“Vas a tener sexo con nosotras”, dijeron las tres mujeres gigantes que ya vivían en la granja que él compró. –

“Compré este terreno de forma justa y legal”, dijo, dejando la escritura en la mano sobre la mesa de la cocina, donde estaban sentados tomando té oscuro. “No tienes derecho a estar aquí”.

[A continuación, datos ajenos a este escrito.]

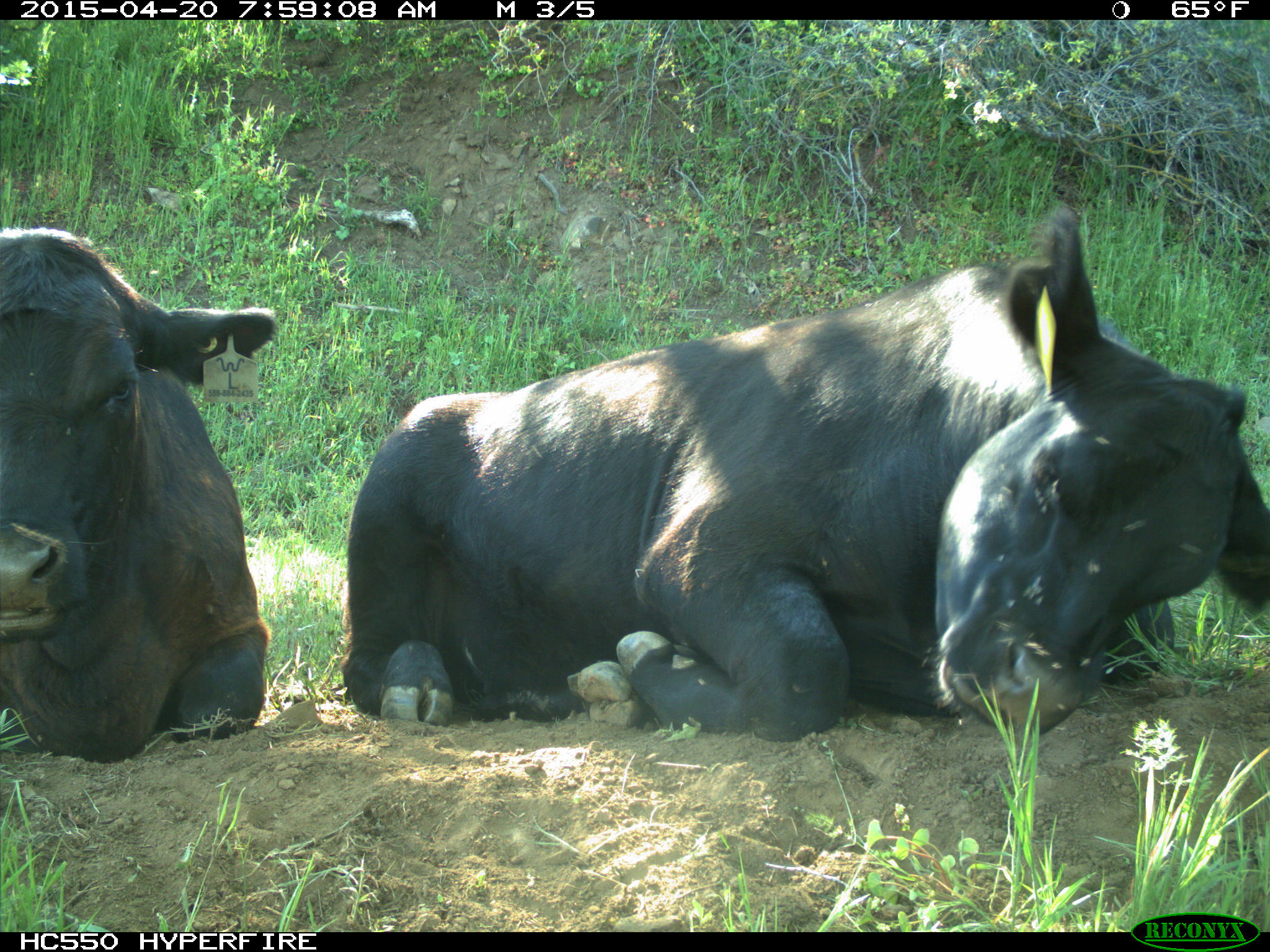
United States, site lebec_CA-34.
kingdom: Animalia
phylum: Chordata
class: Mammalia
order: Artiodactyla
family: Bovidae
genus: Bos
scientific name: Bos taurus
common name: domestic cow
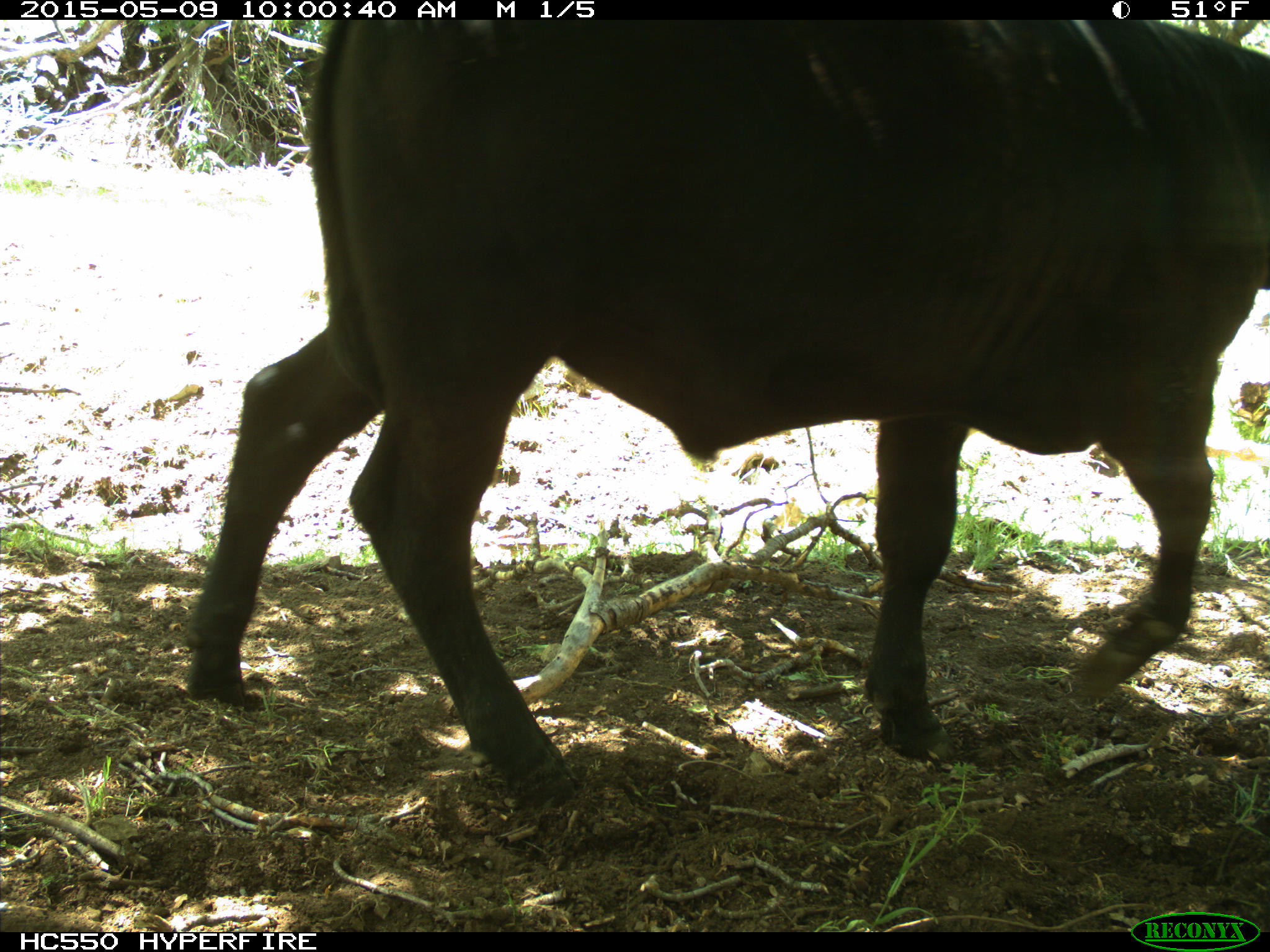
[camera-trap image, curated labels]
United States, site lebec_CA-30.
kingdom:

La más alta se inclinó hacia delante, con la mirada pesada como una piedra. “¿Crees que el papel une la tierra? ¿Crees que la tinta gobierna el suelo y la sangre? La tierra es más antigua que tus leyes, Boon Whitmore. Nunca fue tuya para comprarla.”

La segunda mujer, con el pelo negro como el lodo del río, añadió: «Todo hombre que llega con títulos de propiedad deja huesos. La tierra se queda con lo que le corresponde».

El tercero, pálido y silencioso hasta ese momento, susurró: “Y ella te estaba esperando a ti”.

La ira de Boon flaqueó, reemplazada por inquietud. “¿Esperándome? ¿Por qué a mí?”

—Porque viniste —dijo el más alto simplemente—. Ya basta.

Señales y sombras

Los días se difuminaron. Las herramientas que dejó atrás desaparecieron, solo para reaparecer donde no las había dejado. El agua del pozo tenía un ligero sabor a hierro, a pesar de haberla limpiado. Los pájaros sobrevolaban los campos, pero nunca se posaban.

Todas las noches, las mujeres se reunían en el porche, tarareando canciones que se filtraban a través de las tablas. El sonido no era ni melodía ni canto, sino algo intermedio: una vibración que parecía atravesar las paredes y llegar al pecho de Boon.